The preseason all-Missouri Valley Conference guard hopes to pick up where he left off Saturday, as he's expected to return to help the No. 9 Shockers continue their recent success against visiting Tulsa.

Cotton, who averaged 10.3 points, 4.0 rebounds and 2.4 assists while starting all 36 contests last season, totaled 27 points and nine boards in two games before sitting out Sunday's 105-57 rout of Division II Newman.

He initially wasn't expected to start practicing until after Thanksgiving, but appears ready to do even more.

Cotton has hit half of his 22 field-goals attempts and re-joins a Shockers squad looking to build on a 52.2-percent shooting performance against Newman. Wichita State missed its first 18 3-point attempts of the season and went 4 of 27 over the first two before an 18-of-23 effort from beyond the arc Sunday.

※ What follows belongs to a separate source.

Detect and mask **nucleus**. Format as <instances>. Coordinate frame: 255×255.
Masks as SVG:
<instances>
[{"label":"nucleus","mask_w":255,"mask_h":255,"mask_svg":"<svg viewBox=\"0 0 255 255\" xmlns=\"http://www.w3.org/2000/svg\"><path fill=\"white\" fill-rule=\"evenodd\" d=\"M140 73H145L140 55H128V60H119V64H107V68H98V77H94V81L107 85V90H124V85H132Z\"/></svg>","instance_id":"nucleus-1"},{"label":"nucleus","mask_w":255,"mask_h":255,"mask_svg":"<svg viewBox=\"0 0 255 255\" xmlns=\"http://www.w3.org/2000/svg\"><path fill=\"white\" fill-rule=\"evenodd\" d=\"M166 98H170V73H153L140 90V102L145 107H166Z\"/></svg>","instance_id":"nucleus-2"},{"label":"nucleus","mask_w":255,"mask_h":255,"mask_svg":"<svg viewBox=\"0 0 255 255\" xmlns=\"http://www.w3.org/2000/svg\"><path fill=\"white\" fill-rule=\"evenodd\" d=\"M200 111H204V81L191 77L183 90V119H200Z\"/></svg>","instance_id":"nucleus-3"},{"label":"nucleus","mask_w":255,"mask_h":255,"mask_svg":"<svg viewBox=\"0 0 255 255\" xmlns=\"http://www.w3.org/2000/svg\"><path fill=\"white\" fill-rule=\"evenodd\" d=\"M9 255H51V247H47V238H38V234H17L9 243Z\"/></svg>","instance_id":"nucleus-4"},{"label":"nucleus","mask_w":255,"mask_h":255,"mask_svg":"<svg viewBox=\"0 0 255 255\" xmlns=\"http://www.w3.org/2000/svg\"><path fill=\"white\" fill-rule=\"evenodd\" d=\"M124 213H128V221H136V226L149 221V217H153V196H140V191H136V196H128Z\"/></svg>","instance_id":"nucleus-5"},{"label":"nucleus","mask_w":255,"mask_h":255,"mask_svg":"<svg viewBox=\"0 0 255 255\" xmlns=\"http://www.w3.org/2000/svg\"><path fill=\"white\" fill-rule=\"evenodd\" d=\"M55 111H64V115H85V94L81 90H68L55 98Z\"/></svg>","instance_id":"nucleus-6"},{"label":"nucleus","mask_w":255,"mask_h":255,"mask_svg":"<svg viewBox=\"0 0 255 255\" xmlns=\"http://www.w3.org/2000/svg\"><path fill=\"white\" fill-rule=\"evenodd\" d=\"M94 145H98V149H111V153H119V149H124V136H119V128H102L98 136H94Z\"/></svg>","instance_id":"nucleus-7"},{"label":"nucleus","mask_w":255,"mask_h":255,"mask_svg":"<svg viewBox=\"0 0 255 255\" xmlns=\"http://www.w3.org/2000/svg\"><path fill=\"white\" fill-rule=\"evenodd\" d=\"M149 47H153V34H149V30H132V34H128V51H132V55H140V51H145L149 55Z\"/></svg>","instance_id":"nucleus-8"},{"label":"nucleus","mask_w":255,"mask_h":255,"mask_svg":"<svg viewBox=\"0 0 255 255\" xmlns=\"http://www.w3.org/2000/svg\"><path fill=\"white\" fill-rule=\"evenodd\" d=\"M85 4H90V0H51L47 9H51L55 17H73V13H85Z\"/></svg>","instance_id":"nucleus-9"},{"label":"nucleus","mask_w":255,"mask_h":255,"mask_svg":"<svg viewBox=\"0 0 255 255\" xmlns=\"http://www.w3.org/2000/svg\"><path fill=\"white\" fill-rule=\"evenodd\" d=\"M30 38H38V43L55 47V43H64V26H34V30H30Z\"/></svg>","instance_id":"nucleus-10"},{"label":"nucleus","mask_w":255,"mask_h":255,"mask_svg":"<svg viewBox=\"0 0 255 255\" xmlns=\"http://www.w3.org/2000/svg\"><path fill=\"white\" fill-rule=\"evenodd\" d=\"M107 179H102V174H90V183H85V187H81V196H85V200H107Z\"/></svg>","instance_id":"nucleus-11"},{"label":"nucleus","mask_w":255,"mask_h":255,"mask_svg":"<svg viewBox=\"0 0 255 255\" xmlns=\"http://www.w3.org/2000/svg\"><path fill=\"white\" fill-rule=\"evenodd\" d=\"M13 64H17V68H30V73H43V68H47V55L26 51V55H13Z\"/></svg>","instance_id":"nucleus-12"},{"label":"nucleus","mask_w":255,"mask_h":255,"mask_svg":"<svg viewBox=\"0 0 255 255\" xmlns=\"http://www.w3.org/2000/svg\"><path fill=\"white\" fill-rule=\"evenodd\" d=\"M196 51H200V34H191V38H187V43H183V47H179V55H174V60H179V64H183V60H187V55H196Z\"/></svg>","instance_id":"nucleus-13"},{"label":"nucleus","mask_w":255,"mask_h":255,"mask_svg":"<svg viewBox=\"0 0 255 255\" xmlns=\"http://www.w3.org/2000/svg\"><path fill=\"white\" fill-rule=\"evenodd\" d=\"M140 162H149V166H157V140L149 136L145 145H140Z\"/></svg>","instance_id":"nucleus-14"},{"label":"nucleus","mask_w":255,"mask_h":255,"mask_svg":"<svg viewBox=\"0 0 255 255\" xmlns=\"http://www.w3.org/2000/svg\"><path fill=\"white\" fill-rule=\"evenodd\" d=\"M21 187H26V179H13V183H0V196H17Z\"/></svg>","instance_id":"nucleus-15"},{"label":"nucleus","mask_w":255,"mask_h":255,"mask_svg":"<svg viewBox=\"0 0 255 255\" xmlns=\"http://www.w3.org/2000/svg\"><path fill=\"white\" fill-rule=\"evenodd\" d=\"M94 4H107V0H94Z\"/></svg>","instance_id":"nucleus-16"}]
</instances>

Ron Baker went 4 of 6 on 3s in the Shockers' highest-scoring contest since beating Newman 102-53 on Dec. 19, 2011.

''I've said all along this is going to be a very good shooting team,'' said coach Gregg Marshall, whose squad has won 34 straight regular-season contests. ''It was nice to see those shots falling.''

Baker is shooting 48.6 percent while averaging 18.3 points. He's gone 6 for his last 12 from 3-point range.

With Baker apparently on track, Wichita State needs Cotton's backcourt mate Fred VanVleet (11.0 ppg) to find his stroke. VanVleet has shot 37.5 percent overall and gone 1 of 9 from beyond the arc through three games.

The junior made 48.4 percent from the field last season.

"Fred's a good shooter," Marshall said. "It will come."

Baker and VanVleet each scored 21 points as the Shockers broke open a game tied at 31 at halftime last Nov. 20, shooting 53.6 percent in the final 20 minutes to win 77-54 at Tulsa.

Wichita State has won six straight over the Golden Hurricane (3-2).

Tulsa has not allowed an opponent to shoot better than 38.9 percent from 3-point range, but Oklahoma State made 51.9 percent overall to hand the Golden Hurricane a 73-58 loss in Wednesday's championship game of the MGM Grand Main Event.

Tulsa shot 34.8 percent and went 4 of 15 from beyond the arc.

"We have to make shots to win a game like (that), and we didn't shoot the ball very well," coach Frank Haith told the school's official website.

Tulsa's leading scorer each of the last two seasons, guard James Woodard again leads the way at 12.4 points per contest. He was held to eight against the Shockers last season.

The Golden Hurricane have dropped 13 straight road contests against ranked opponents since an 88-68 victory at then-No. 11 Tennessee on Dec, 23, 1999.